If you didn’t think electronic dance music was your cup of tea, the artist known as Bonobo might change your mind. His latest album, “Fragments”, mixes the loops and grooves of electronica chillout with a palette of sounds – strings, harps, vibrations and vocals – from the realm of classical music, world music and jazz. It solicits both the head and the feet.
“I’m interested in both,” Simon Green, aka Bonobo, said over the phone this week. “Dance music at its core has functionality, it has to engage the feet to make it work in a club. At the same time, you want people to stop and listen to what you’re doing. And on the occasions when you can do both, that’s the magic ingredient.
He will have a live band in tow for his show at Royale this Sunday.
The latest album, he says, was born out of a fascination with two instruments: the harp and the modular synthesizer. “There’s a dynamic of louder, quieter parts, which seemed to fit the vibe of the last two years. I like to work in loops and collages, so sometimes we start from a pretty abstract idea. This time, I started with a harp session, which was a simple way to form ideas. The sound of a harp is really that of a plucked string, which always attracts me. When I hear a harp, I think of someone like Alice Coltrane or Dorothy Ashby, that kind of witty jazzman. And the modular synths added that chaotic element that I also find interesting. I like the idea of encouraging accidents.
“I don’t see any limits in all of this,” he said. “I’m as inspired by the Smashing Pumpkins as I am by Detroit techno. So I really use electronic means to create any type of music that inspires me at the time.
The music was also inspired by solitary journeys in the desert, the only ones he could do during the shutdown.
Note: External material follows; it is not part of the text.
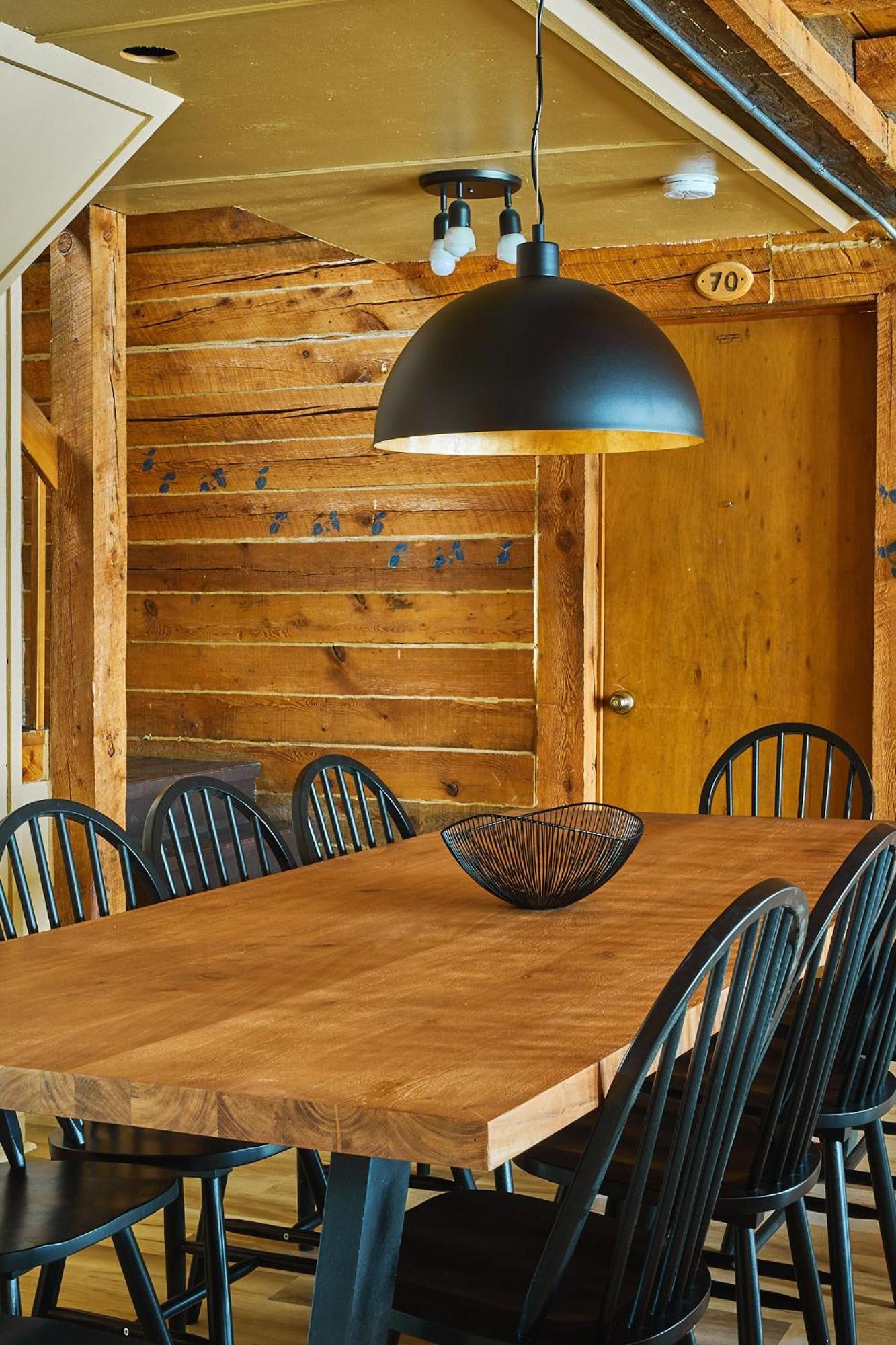 Auberge Cap Au Leste Sainte-Rose-du-Nord Exteriör bild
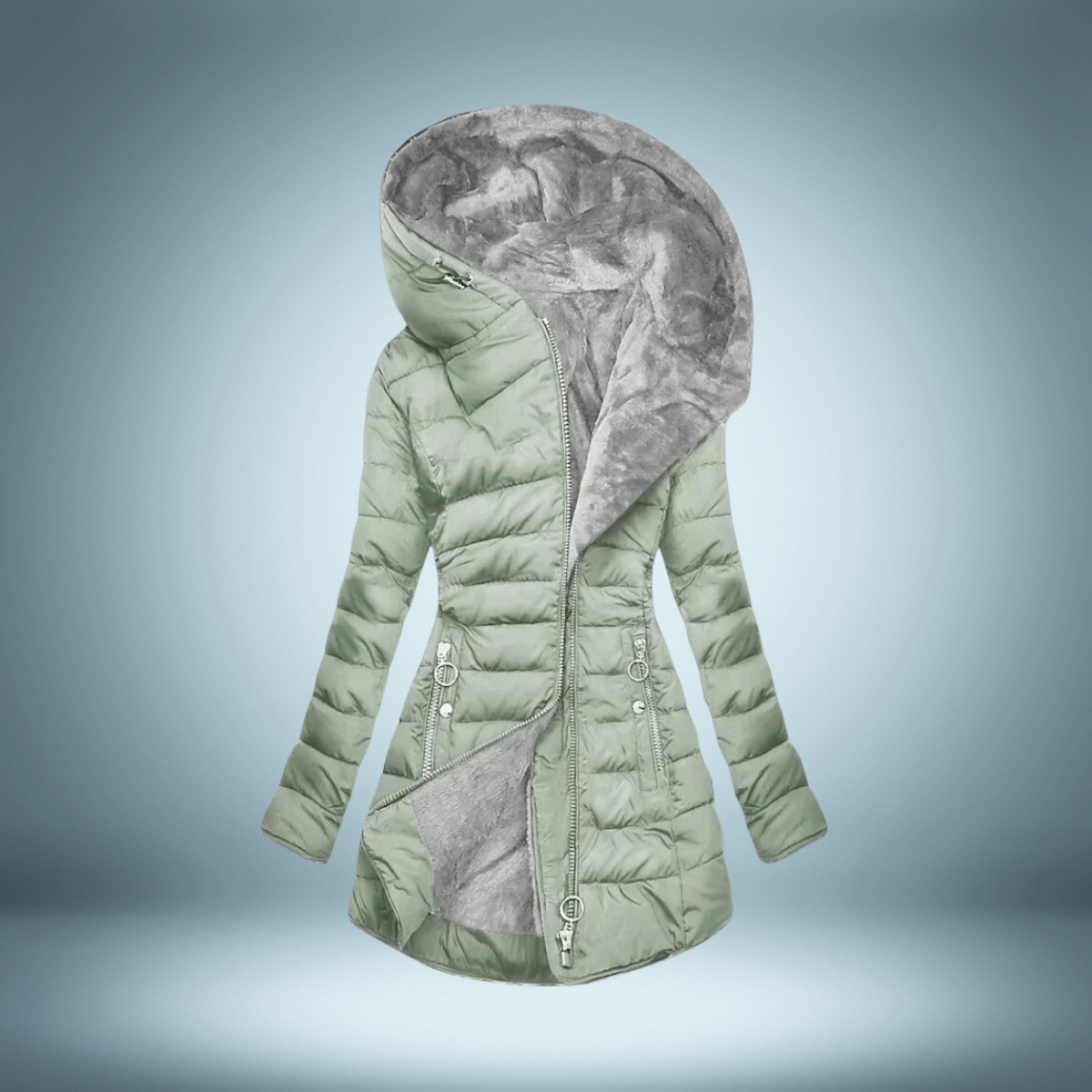 Romy | Winter Coat with Soft Lining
“The environment doesn’t really affect the music, but it does change your mind. If there’s a theme to this record, it’s cycles and time, and the temporary nature of everything. The title “Fragments” is related to this – there are moments of frustration and moments of quiet acceptance of the waves of emotions. »
Besides doing club DJing, he has also done remixes for a number of artists.
“I find it less rewarding as a process lately,” he said. “It’s hard to come in and remix your favorite tracks. I’d rather try to remix a non-electronic track, something that has the potential to go in a different direction. It’s better when you can recontextualize elements of the original song and present them in a different way.
Bonobo has earned five Grammy nominations so far, including two for a recent collaborative effort, Totally Enormous Extinct Dinosaurs. He hasn’t won so far and is slowly getting over it.
“It’s cool to be nominated, but the Grammys isn’t an aspiration I’ve ever had. It doesn’t change what I do, I’m really into it.